# [Exercise objective]
Scan the entries below. Return every line that includes "site".

::: Provided records :::

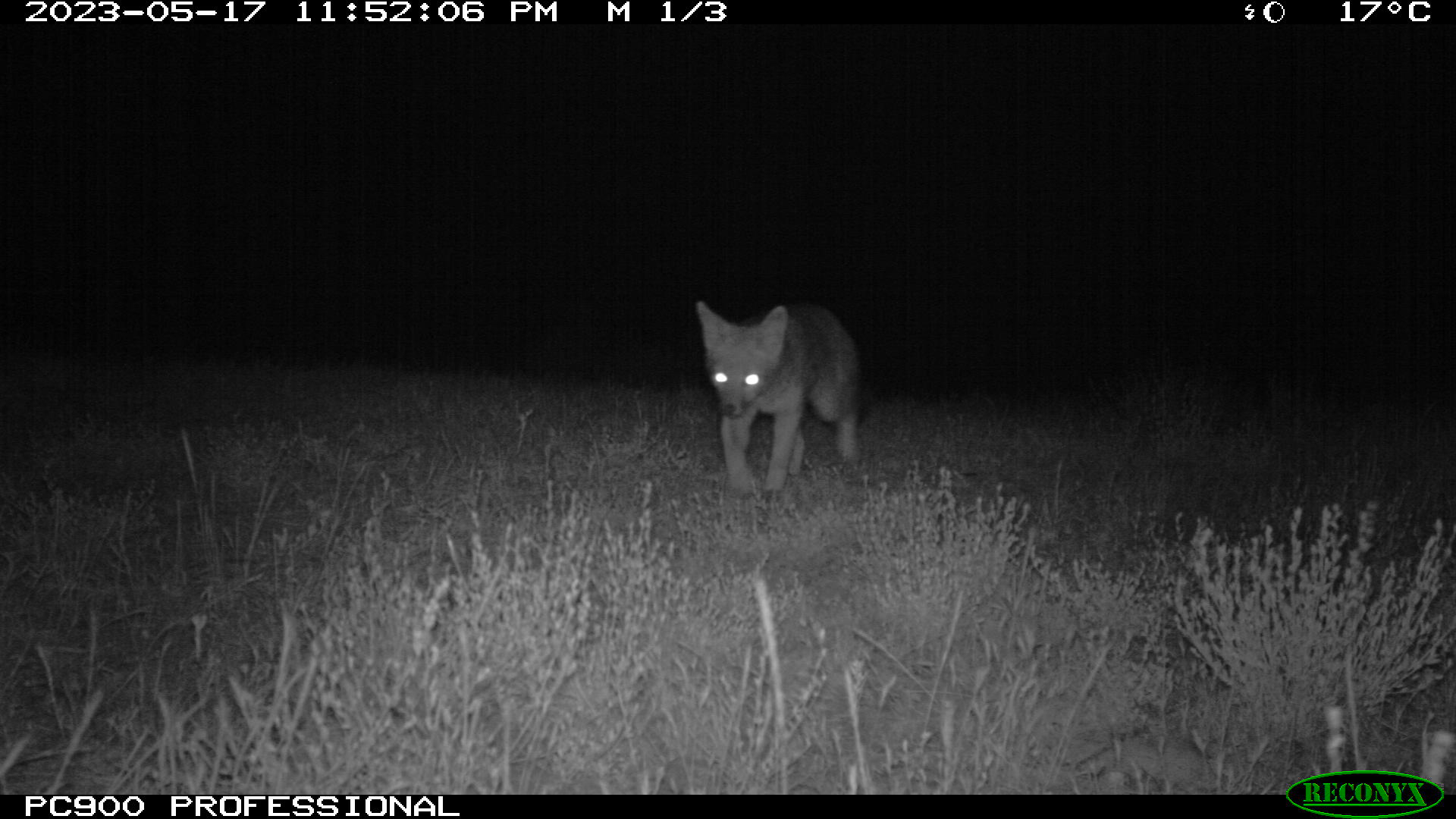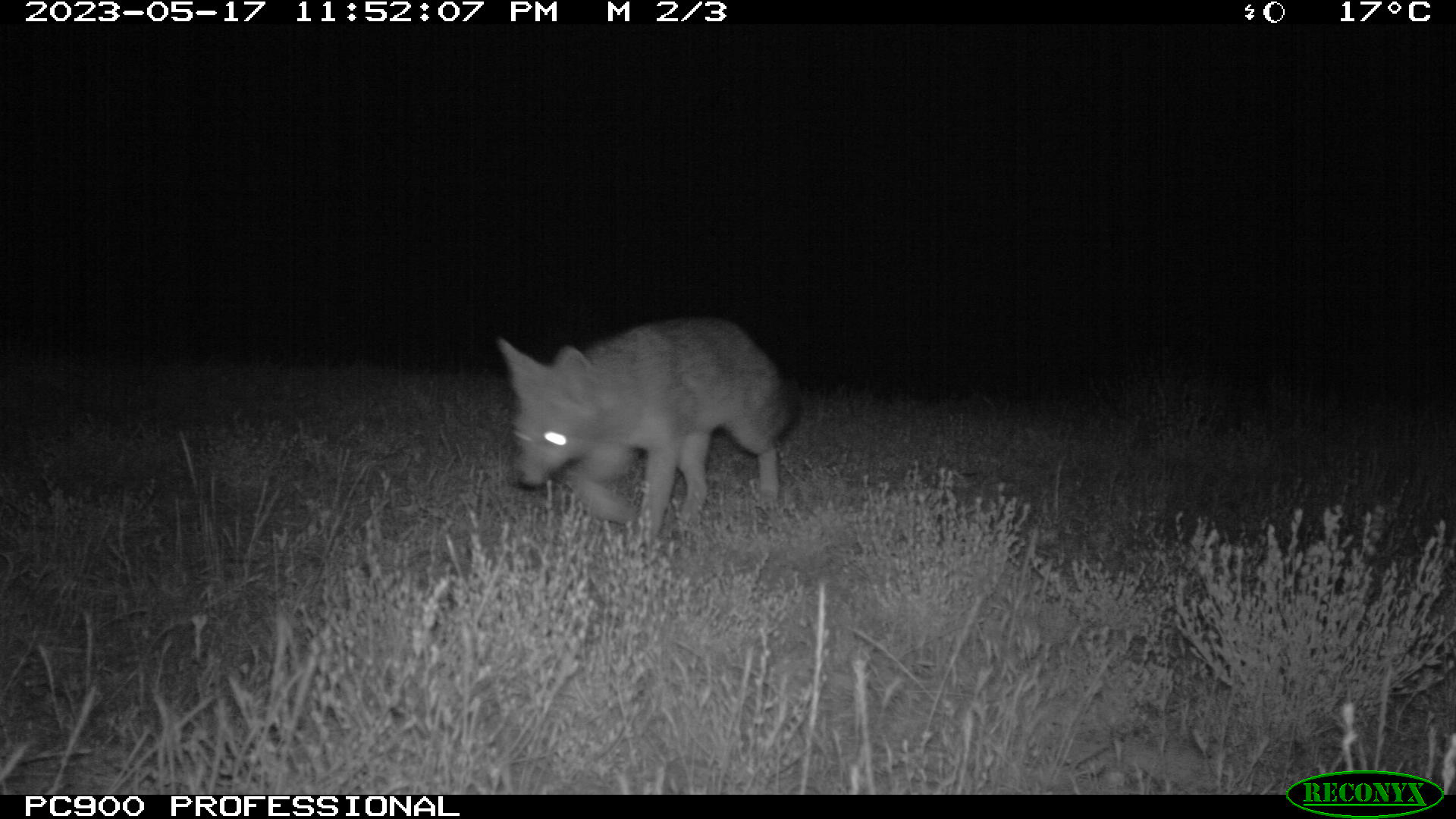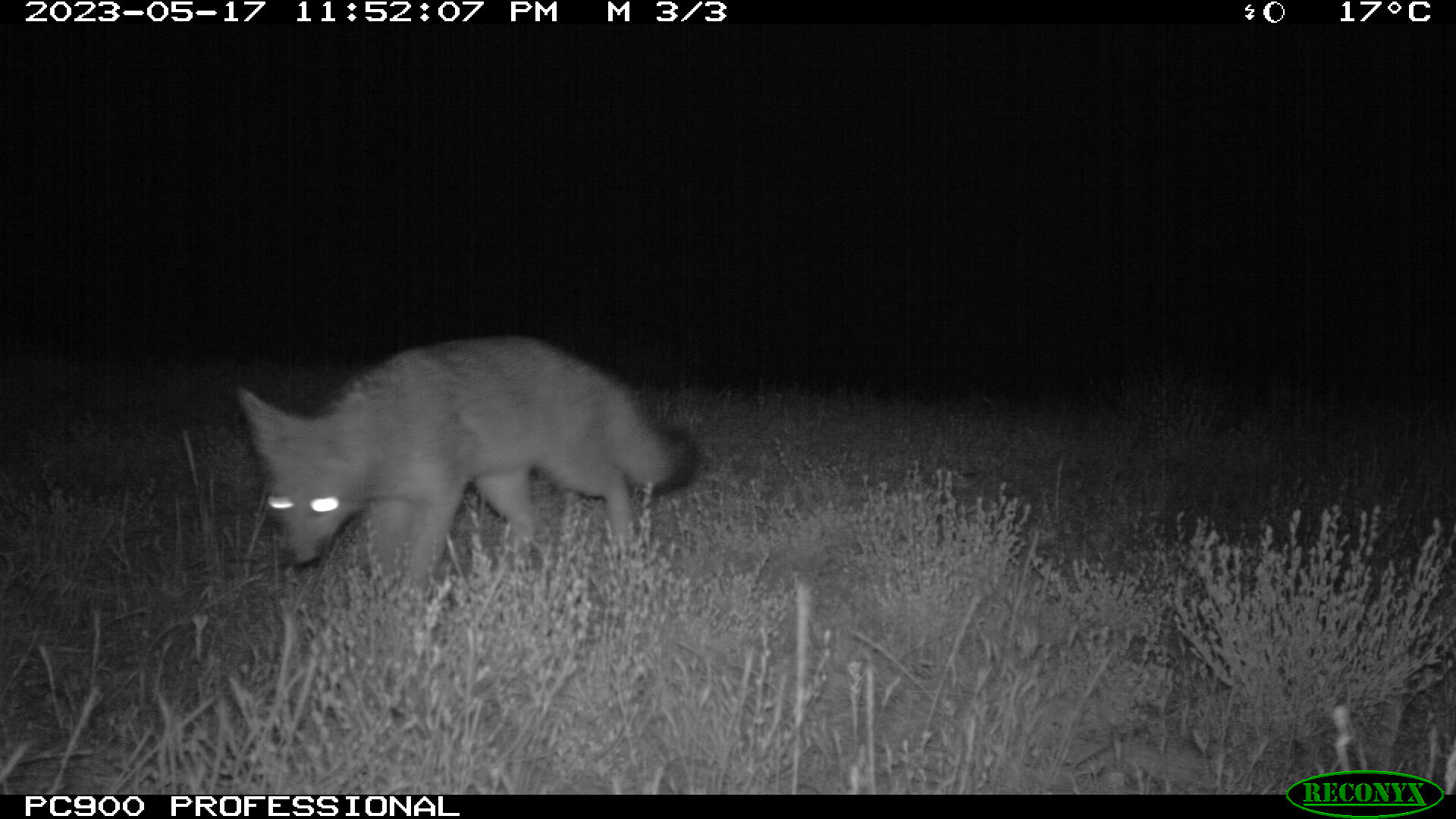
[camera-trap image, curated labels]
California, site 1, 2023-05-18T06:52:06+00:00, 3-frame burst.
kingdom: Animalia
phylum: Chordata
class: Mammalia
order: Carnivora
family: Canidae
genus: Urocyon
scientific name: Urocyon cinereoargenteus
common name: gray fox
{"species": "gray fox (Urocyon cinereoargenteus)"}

:::
::: Provided records :::

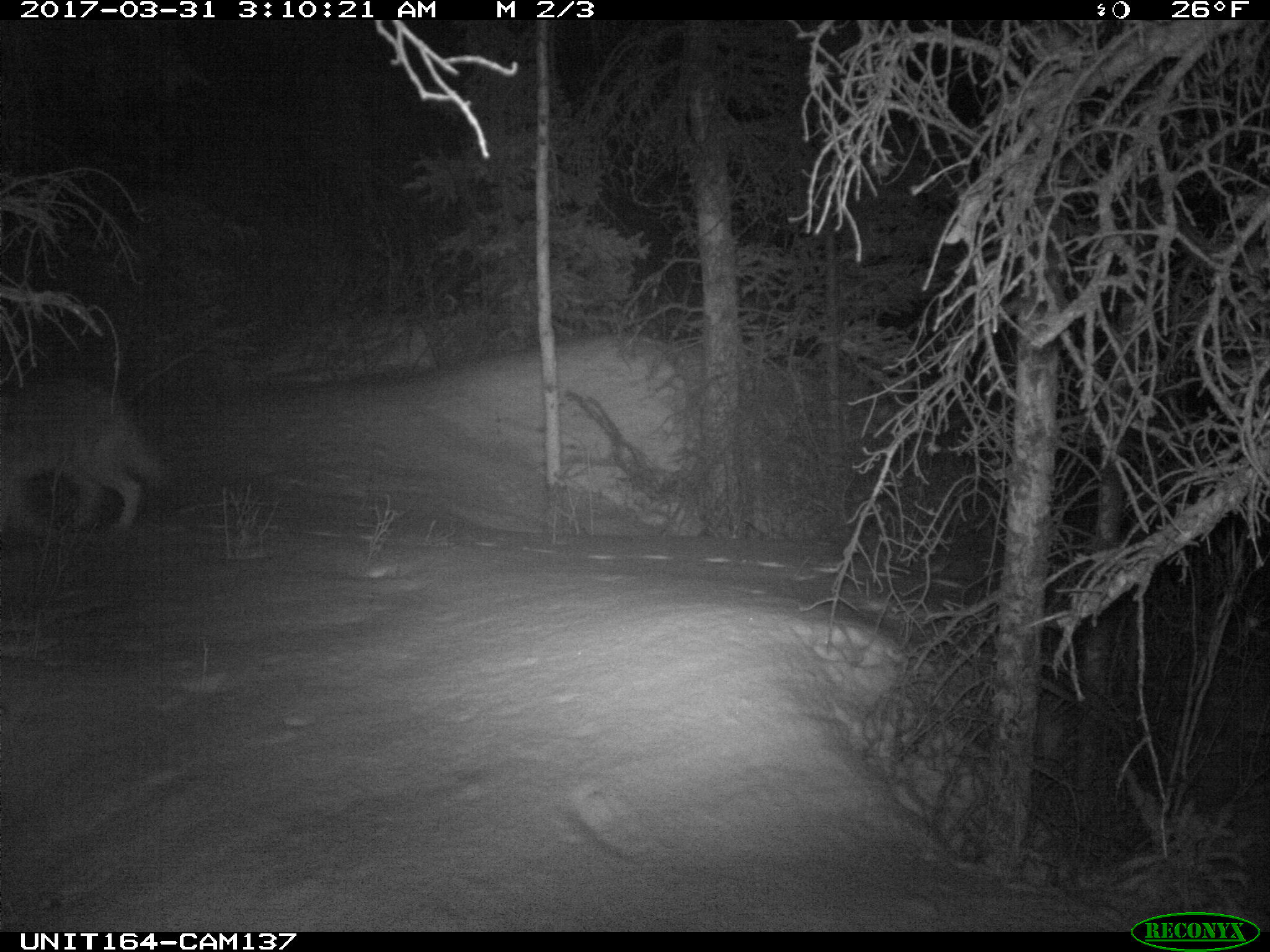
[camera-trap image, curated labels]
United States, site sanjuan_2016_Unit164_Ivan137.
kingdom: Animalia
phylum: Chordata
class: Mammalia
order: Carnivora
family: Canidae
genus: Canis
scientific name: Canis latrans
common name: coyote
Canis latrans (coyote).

:::
::: Provided records :::

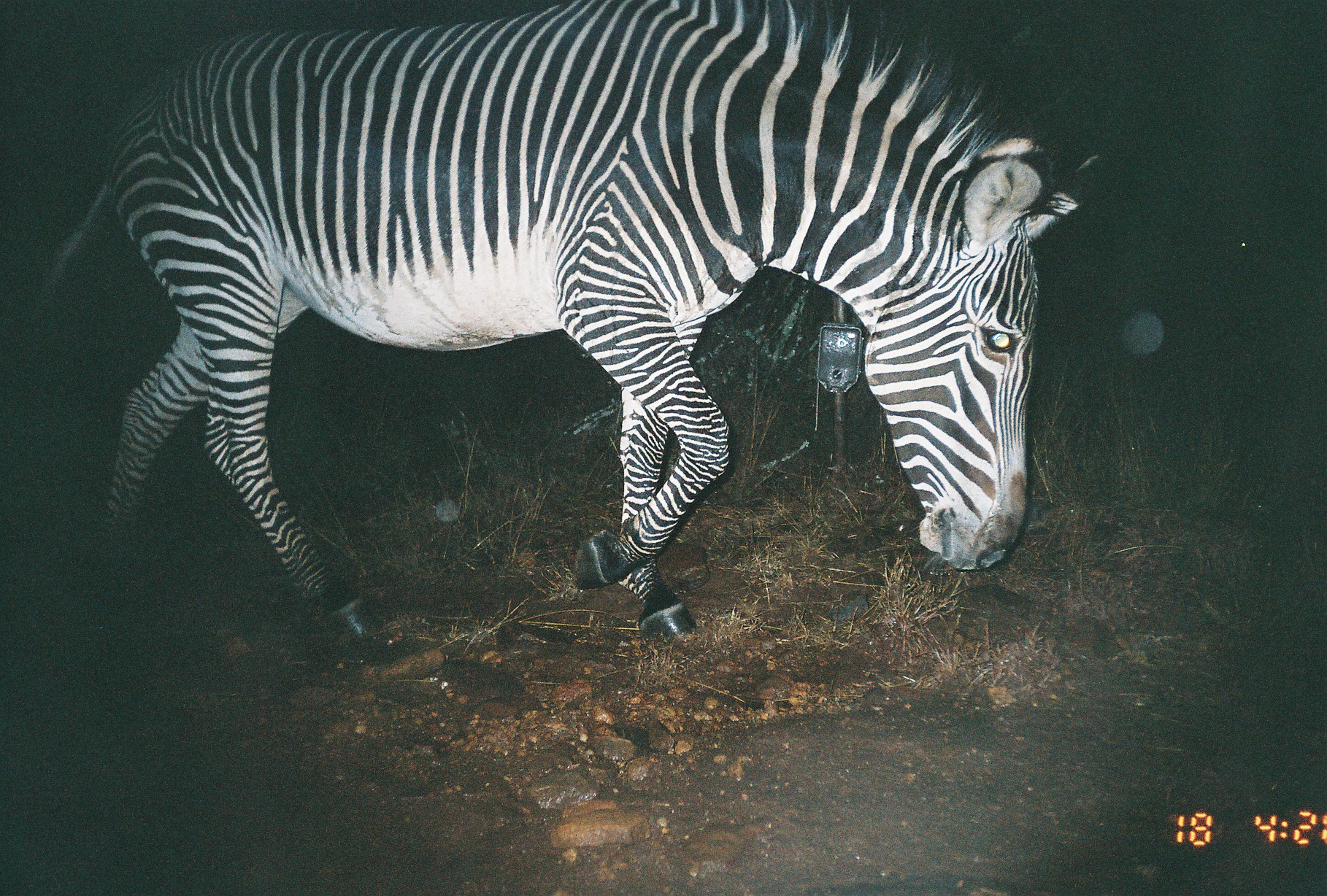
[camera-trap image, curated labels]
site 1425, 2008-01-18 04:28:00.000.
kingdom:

:::

# [Exercise output]
California, site 1, 2023-05-18T06:52:06+00:00, 3-frame burst.
United States, site sanjuan_2016_Unit164_Ivan137.
site 1425, 2008-01-18 04:28:00.000.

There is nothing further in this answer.